Wybór redaktorów

Wcześniejsze mycie rąk prowadzi do ... Zgadłeś, mniej bakterii - przeziębienie i grypa -

Anonim

WTOREK, 2 października 2012 - Zachęcanie do mycia rąk w salach lekcyjnych może zmniejszyć rozprzestrzenianie się zarazków w szkole, Według badania opublikowanego dzisiaj przez Kimberly-Clark Professional (KCP), oddział pracy firmy zajmującej się ochroną osobistą Kimberly Clark.

Eksperci twierdzą, że mycie rąk może stać się nieodłącznym nawykiem, szczególnie u osób, które przyjmują je w młodym wieku. . Właśnie dlatego KCP kierowało się szkołami podstawowymi do tego siedmiomiesięcznego badania.

Higieniści testowali bakterie na najczęściej dotykanych przedmiotach w sześciu szkołach rejonowych w Atlancie, w tym zamki do drzwi do kabiny łazienkowej, biurka i fontanny wodne. W szczególności mierzyli ilość trifosforanu adenozyny (ATP), cząsteczki znajdującej się we wszystkich komórkach zwierzęcych, roślinnych, bakteryjnych, drożdżowych i pleśniowych.

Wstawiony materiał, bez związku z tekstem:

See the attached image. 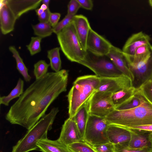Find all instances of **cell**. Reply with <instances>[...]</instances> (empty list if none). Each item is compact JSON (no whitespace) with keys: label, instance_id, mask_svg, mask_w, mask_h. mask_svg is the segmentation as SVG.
<instances>
[{"label":"cell","instance_id":"obj_1","mask_svg":"<svg viewBox=\"0 0 152 152\" xmlns=\"http://www.w3.org/2000/svg\"><path fill=\"white\" fill-rule=\"evenodd\" d=\"M68 76V70L62 69L48 72L36 79L11 106L6 120L12 124L30 129L45 115L53 102L66 91Z\"/></svg>","mask_w":152,"mask_h":152},{"label":"cell","instance_id":"obj_2","mask_svg":"<svg viewBox=\"0 0 152 152\" xmlns=\"http://www.w3.org/2000/svg\"><path fill=\"white\" fill-rule=\"evenodd\" d=\"M105 118L109 124L126 128L152 124V104L144 97L138 107L126 110L115 109Z\"/></svg>","mask_w":152,"mask_h":152},{"label":"cell","instance_id":"obj_3","mask_svg":"<svg viewBox=\"0 0 152 152\" xmlns=\"http://www.w3.org/2000/svg\"><path fill=\"white\" fill-rule=\"evenodd\" d=\"M100 82L96 75H86L77 77L67 95L69 117H73L80 108L96 92Z\"/></svg>","mask_w":152,"mask_h":152},{"label":"cell","instance_id":"obj_4","mask_svg":"<svg viewBox=\"0 0 152 152\" xmlns=\"http://www.w3.org/2000/svg\"><path fill=\"white\" fill-rule=\"evenodd\" d=\"M59 112L57 107L52 108L30 129L14 146L12 152H29L38 149V142L47 138L48 132L52 129L56 117Z\"/></svg>","mask_w":152,"mask_h":152},{"label":"cell","instance_id":"obj_5","mask_svg":"<svg viewBox=\"0 0 152 152\" xmlns=\"http://www.w3.org/2000/svg\"><path fill=\"white\" fill-rule=\"evenodd\" d=\"M56 35L60 49L69 60L79 64L83 60L86 51L80 42L72 21Z\"/></svg>","mask_w":152,"mask_h":152},{"label":"cell","instance_id":"obj_6","mask_svg":"<svg viewBox=\"0 0 152 152\" xmlns=\"http://www.w3.org/2000/svg\"><path fill=\"white\" fill-rule=\"evenodd\" d=\"M79 64L90 69L99 77L124 75L107 55H96L86 50L84 58Z\"/></svg>","mask_w":152,"mask_h":152},{"label":"cell","instance_id":"obj_7","mask_svg":"<svg viewBox=\"0 0 152 152\" xmlns=\"http://www.w3.org/2000/svg\"><path fill=\"white\" fill-rule=\"evenodd\" d=\"M109 125L105 118L89 115L83 141L92 146L110 142L107 134Z\"/></svg>","mask_w":152,"mask_h":152},{"label":"cell","instance_id":"obj_8","mask_svg":"<svg viewBox=\"0 0 152 152\" xmlns=\"http://www.w3.org/2000/svg\"><path fill=\"white\" fill-rule=\"evenodd\" d=\"M127 64L134 77L133 87L136 89L152 79V48L143 58Z\"/></svg>","mask_w":152,"mask_h":152},{"label":"cell","instance_id":"obj_9","mask_svg":"<svg viewBox=\"0 0 152 152\" xmlns=\"http://www.w3.org/2000/svg\"><path fill=\"white\" fill-rule=\"evenodd\" d=\"M112 93L96 91L88 100L89 115L105 118L115 107L112 100Z\"/></svg>","mask_w":152,"mask_h":152},{"label":"cell","instance_id":"obj_10","mask_svg":"<svg viewBox=\"0 0 152 152\" xmlns=\"http://www.w3.org/2000/svg\"><path fill=\"white\" fill-rule=\"evenodd\" d=\"M100 78V83L96 91L113 93L133 87L131 79L124 75Z\"/></svg>","mask_w":152,"mask_h":152},{"label":"cell","instance_id":"obj_11","mask_svg":"<svg viewBox=\"0 0 152 152\" xmlns=\"http://www.w3.org/2000/svg\"><path fill=\"white\" fill-rule=\"evenodd\" d=\"M112 45L108 40L91 28L87 40L86 50L96 55H107Z\"/></svg>","mask_w":152,"mask_h":152},{"label":"cell","instance_id":"obj_12","mask_svg":"<svg viewBox=\"0 0 152 152\" xmlns=\"http://www.w3.org/2000/svg\"><path fill=\"white\" fill-rule=\"evenodd\" d=\"M58 140L68 146L82 141L74 117H69L65 121Z\"/></svg>","mask_w":152,"mask_h":152},{"label":"cell","instance_id":"obj_13","mask_svg":"<svg viewBox=\"0 0 152 152\" xmlns=\"http://www.w3.org/2000/svg\"><path fill=\"white\" fill-rule=\"evenodd\" d=\"M42 0H6L9 7L16 19L31 10H36L41 3Z\"/></svg>","mask_w":152,"mask_h":152},{"label":"cell","instance_id":"obj_14","mask_svg":"<svg viewBox=\"0 0 152 152\" xmlns=\"http://www.w3.org/2000/svg\"><path fill=\"white\" fill-rule=\"evenodd\" d=\"M150 37L142 31L134 34L130 37L125 43L122 50L129 56L133 55L139 47L150 43Z\"/></svg>","mask_w":152,"mask_h":152},{"label":"cell","instance_id":"obj_15","mask_svg":"<svg viewBox=\"0 0 152 152\" xmlns=\"http://www.w3.org/2000/svg\"><path fill=\"white\" fill-rule=\"evenodd\" d=\"M107 134L109 142L114 145L128 142L131 137L129 129L114 124L109 125Z\"/></svg>","mask_w":152,"mask_h":152},{"label":"cell","instance_id":"obj_16","mask_svg":"<svg viewBox=\"0 0 152 152\" xmlns=\"http://www.w3.org/2000/svg\"><path fill=\"white\" fill-rule=\"evenodd\" d=\"M107 55L117 68L123 74L130 78L132 82L134 77L128 68L122 50L113 45Z\"/></svg>","mask_w":152,"mask_h":152},{"label":"cell","instance_id":"obj_17","mask_svg":"<svg viewBox=\"0 0 152 152\" xmlns=\"http://www.w3.org/2000/svg\"><path fill=\"white\" fill-rule=\"evenodd\" d=\"M72 22L76 34L84 49L86 51V42L89 30L91 28L87 18L81 15H75Z\"/></svg>","mask_w":152,"mask_h":152},{"label":"cell","instance_id":"obj_18","mask_svg":"<svg viewBox=\"0 0 152 152\" xmlns=\"http://www.w3.org/2000/svg\"><path fill=\"white\" fill-rule=\"evenodd\" d=\"M4 0V5L0 8V29L2 34L6 35L12 31L17 19Z\"/></svg>","mask_w":152,"mask_h":152},{"label":"cell","instance_id":"obj_19","mask_svg":"<svg viewBox=\"0 0 152 152\" xmlns=\"http://www.w3.org/2000/svg\"><path fill=\"white\" fill-rule=\"evenodd\" d=\"M129 129L131 133V139L128 142V146L129 148L139 149L151 147L150 138L151 133Z\"/></svg>","mask_w":152,"mask_h":152},{"label":"cell","instance_id":"obj_20","mask_svg":"<svg viewBox=\"0 0 152 152\" xmlns=\"http://www.w3.org/2000/svg\"><path fill=\"white\" fill-rule=\"evenodd\" d=\"M42 152H73L67 145L58 139L51 140L48 138L39 140L37 144Z\"/></svg>","mask_w":152,"mask_h":152},{"label":"cell","instance_id":"obj_21","mask_svg":"<svg viewBox=\"0 0 152 152\" xmlns=\"http://www.w3.org/2000/svg\"><path fill=\"white\" fill-rule=\"evenodd\" d=\"M88 102V101L80 108L74 117L82 141H84L85 130L89 115Z\"/></svg>","mask_w":152,"mask_h":152},{"label":"cell","instance_id":"obj_22","mask_svg":"<svg viewBox=\"0 0 152 152\" xmlns=\"http://www.w3.org/2000/svg\"><path fill=\"white\" fill-rule=\"evenodd\" d=\"M136 90L135 88L132 87L112 93V101L115 109L124 103L133 95Z\"/></svg>","mask_w":152,"mask_h":152},{"label":"cell","instance_id":"obj_23","mask_svg":"<svg viewBox=\"0 0 152 152\" xmlns=\"http://www.w3.org/2000/svg\"><path fill=\"white\" fill-rule=\"evenodd\" d=\"M9 49L15 60L17 70L22 75L26 81H30L31 77L28 74V69L24 64L18 52L15 47L13 46H10L9 48Z\"/></svg>","mask_w":152,"mask_h":152},{"label":"cell","instance_id":"obj_24","mask_svg":"<svg viewBox=\"0 0 152 152\" xmlns=\"http://www.w3.org/2000/svg\"><path fill=\"white\" fill-rule=\"evenodd\" d=\"M24 82L23 80L19 78L16 85L9 94L6 96H0V104L8 106L10 102L12 100L20 97L24 92Z\"/></svg>","mask_w":152,"mask_h":152},{"label":"cell","instance_id":"obj_25","mask_svg":"<svg viewBox=\"0 0 152 152\" xmlns=\"http://www.w3.org/2000/svg\"><path fill=\"white\" fill-rule=\"evenodd\" d=\"M60 49V48L56 47L47 51V57L50 60V65L52 69L56 72L60 71L61 68Z\"/></svg>","mask_w":152,"mask_h":152},{"label":"cell","instance_id":"obj_26","mask_svg":"<svg viewBox=\"0 0 152 152\" xmlns=\"http://www.w3.org/2000/svg\"><path fill=\"white\" fill-rule=\"evenodd\" d=\"M152 46L150 43L142 46L137 49L134 54L129 56L123 54L127 63L134 62L144 57L151 51Z\"/></svg>","mask_w":152,"mask_h":152},{"label":"cell","instance_id":"obj_27","mask_svg":"<svg viewBox=\"0 0 152 152\" xmlns=\"http://www.w3.org/2000/svg\"><path fill=\"white\" fill-rule=\"evenodd\" d=\"M144 99V96L137 89L133 95L115 109L123 110L134 108L140 105L143 102Z\"/></svg>","mask_w":152,"mask_h":152},{"label":"cell","instance_id":"obj_28","mask_svg":"<svg viewBox=\"0 0 152 152\" xmlns=\"http://www.w3.org/2000/svg\"><path fill=\"white\" fill-rule=\"evenodd\" d=\"M34 34L42 38L49 37L53 33V28L48 23L39 22L32 26Z\"/></svg>","mask_w":152,"mask_h":152},{"label":"cell","instance_id":"obj_29","mask_svg":"<svg viewBox=\"0 0 152 152\" xmlns=\"http://www.w3.org/2000/svg\"><path fill=\"white\" fill-rule=\"evenodd\" d=\"M68 146L73 152H97L92 146L84 141L77 142Z\"/></svg>","mask_w":152,"mask_h":152},{"label":"cell","instance_id":"obj_30","mask_svg":"<svg viewBox=\"0 0 152 152\" xmlns=\"http://www.w3.org/2000/svg\"><path fill=\"white\" fill-rule=\"evenodd\" d=\"M50 66L44 60H39L34 64V74L36 79H38L46 74Z\"/></svg>","mask_w":152,"mask_h":152},{"label":"cell","instance_id":"obj_31","mask_svg":"<svg viewBox=\"0 0 152 152\" xmlns=\"http://www.w3.org/2000/svg\"><path fill=\"white\" fill-rule=\"evenodd\" d=\"M128 142L114 145L115 152H150L151 147L139 149L132 148L128 146Z\"/></svg>","mask_w":152,"mask_h":152},{"label":"cell","instance_id":"obj_32","mask_svg":"<svg viewBox=\"0 0 152 152\" xmlns=\"http://www.w3.org/2000/svg\"><path fill=\"white\" fill-rule=\"evenodd\" d=\"M42 39L37 36L31 37L29 44L26 45L31 55L33 56L41 51V42Z\"/></svg>","mask_w":152,"mask_h":152},{"label":"cell","instance_id":"obj_33","mask_svg":"<svg viewBox=\"0 0 152 152\" xmlns=\"http://www.w3.org/2000/svg\"><path fill=\"white\" fill-rule=\"evenodd\" d=\"M137 90L152 104V79L146 82Z\"/></svg>","mask_w":152,"mask_h":152},{"label":"cell","instance_id":"obj_34","mask_svg":"<svg viewBox=\"0 0 152 152\" xmlns=\"http://www.w3.org/2000/svg\"><path fill=\"white\" fill-rule=\"evenodd\" d=\"M74 16L67 14L59 22L55 27L53 28V33L57 34L71 23Z\"/></svg>","mask_w":152,"mask_h":152},{"label":"cell","instance_id":"obj_35","mask_svg":"<svg viewBox=\"0 0 152 152\" xmlns=\"http://www.w3.org/2000/svg\"><path fill=\"white\" fill-rule=\"evenodd\" d=\"M92 147L97 152H115L114 145L110 142L95 145Z\"/></svg>","mask_w":152,"mask_h":152},{"label":"cell","instance_id":"obj_36","mask_svg":"<svg viewBox=\"0 0 152 152\" xmlns=\"http://www.w3.org/2000/svg\"><path fill=\"white\" fill-rule=\"evenodd\" d=\"M67 14L73 15L77 12L79 9L81 7L77 0H71L68 5Z\"/></svg>","mask_w":152,"mask_h":152},{"label":"cell","instance_id":"obj_37","mask_svg":"<svg viewBox=\"0 0 152 152\" xmlns=\"http://www.w3.org/2000/svg\"><path fill=\"white\" fill-rule=\"evenodd\" d=\"M61 14L58 12L51 13L49 20V23L52 28L55 27L58 23Z\"/></svg>","mask_w":152,"mask_h":152},{"label":"cell","instance_id":"obj_38","mask_svg":"<svg viewBox=\"0 0 152 152\" xmlns=\"http://www.w3.org/2000/svg\"><path fill=\"white\" fill-rule=\"evenodd\" d=\"M127 128L143 132L152 133V124L141 125Z\"/></svg>","mask_w":152,"mask_h":152},{"label":"cell","instance_id":"obj_39","mask_svg":"<svg viewBox=\"0 0 152 152\" xmlns=\"http://www.w3.org/2000/svg\"><path fill=\"white\" fill-rule=\"evenodd\" d=\"M51 13L49 8L44 10L42 14L38 16V19L40 22H49L50 17Z\"/></svg>","mask_w":152,"mask_h":152},{"label":"cell","instance_id":"obj_40","mask_svg":"<svg viewBox=\"0 0 152 152\" xmlns=\"http://www.w3.org/2000/svg\"><path fill=\"white\" fill-rule=\"evenodd\" d=\"M81 7L88 10H91L93 7V1L91 0H77Z\"/></svg>","mask_w":152,"mask_h":152},{"label":"cell","instance_id":"obj_41","mask_svg":"<svg viewBox=\"0 0 152 152\" xmlns=\"http://www.w3.org/2000/svg\"><path fill=\"white\" fill-rule=\"evenodd\" d=\"M35 11L37 15L39 16L42 14L44 12V10L41 8H39L36 9Z\"/></svg>","mask_w":152,"mask_h":152},{"label":"cell","instance_id":"obj_42","mask_svg":"<svg viewBox=\"0 0 152 152\" xmlns=\"http://www.w3.org/2000/svg\"><path fill=\"white\" fill-rule=\"evenodd\" d=\"M50 1V0H42L41 3L42 4L46 5L48 7Z\"/></svg>","mask_w":152,"mask_h":152},{"label":"cell","instance_id":"obj_43","mask_svg":"<svg viewBox=\"0 0 152 152\" xmlns=\"http://www.w3.org/2000/svg\"><path fill=\"white\" fill-rule=\"evenodd\" d=\"M40 8L44 11L47 10L49 7H48L46 5L42 4L41 5Z\"/></svg>","mask_w":152,"mask_h":152},{"label":"cell","instance_id":"obj_44","mask_svg":"<svg viewBox=\"0 0 152 152\" xmlns=\"http://www.w3.org/2000/svg\"><path fill=\"white\" fill-rule=\"evenodd\" d=\"M150 138L151 145L150 152H152V133L150 134Z\"/></svg>","mask_w":152,"mask_h":152},{"label":"cell","instance_id":"obj_45","mask_svg":"<svg viewBox=\"0 0 152 152\" xmlns=\"http://www.w3.org/2000/svg\"><path fill=\"white\" fill-rule=\"evenodd\" d=\"M148 2L149 5L152 7V0H149L148 1Z\"/></svg>","mask_w":152,"mask_h":152}]
</instances>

Uzyskali wyjściowe wyniki i kontynuowali monitorowanie poziomów skażenia w dwutygodniowych odstępach w trakcie badania. W tym czasie każda szkoła realizowała program edukacyjny Super Germ Fighters dla uczniów.

Dzieci nauczyły się, jak prawidłowo myć ręce, używać dezynfekcji rąk i codziennie wycierać swoje biurka.

Naukowcy uważają obiekty za ATP odczyty 300 lub wyższe o wysokim ryzyku przeniesienia zarazków. Na poziomie wyjściowym średnie poziomy ATP na blokadach drzwi do kabiny w łazience, biurkach, klamkach drzwi, stołach stołówkowych, myszach komputerowych i przyciskach z fontannami wszystkie uzyskały znacznie powyżej 300 punktów. Blokady do kabin łazienkowych były najwyższe, przy średniej ATP poziom 974.

Po siedmiu miesiącach liczba ATP spadła na obiekty w szkołach w następujący sposób:

  • 76 procent na blokadach drzwi do kabiny łazienkowej
  • 71 procent na biurkach studenckich
  • 53 procent na klamkach
  • 45 procent na stołach stołowych
  • 41 procent na myszach komputerowych
  • 34 procent na przyciskach fontanny wody

Dla dr Kelly Arehart, lidera programu w Kimberly-Clark Professional, to badanie niekoniecznie dotyczyło jakie obiekty były najbardziej lub najmniej zanieczyszczone. To było około jak wysoko naukowcy odkryli poziom skażenia na początku.

"Zrobiliśmy dużo plamienia w biurach i miejscach publicznych, a poziomy skażenia, które otrzymaliśmy, znacznie przewyższały wszystko, co". Widzieliśmy wcześniej, do momentu, w którym myśleliśmy, że nasze liczniki są zepsute "- mówi dr Arehart.

Może nie być tak, że nawyki higieniczne spadły u dzieci, mówi Arehart, ale wiele szkół - podobnie jak wiele biur - staje się coraz bardziej zatłoczone, "poruszanie się z mniejszą ilością miejsca i więcej dzieci". To może podnieść popularność zarazków.

Naukowcy z KPC również przeprowadzili ankietę wśród rodziców i nauczycieli, i odkryli, że kiedy dzieci przynosiły swoje nowe nawyki do mycia rąk do domu, zachęciło to ich rodziców.

Podczas gdy badanie nie mierzyło liczby dni chorych, które zostały zrobione przez uczniów podczas okresu obserwacji, udowodnił, że edukacja może w rzeczywistości zmniejszyć przenoszenie drobnoustrojów, które występuje pomiędzy gorącymi punktami zarodkowymi.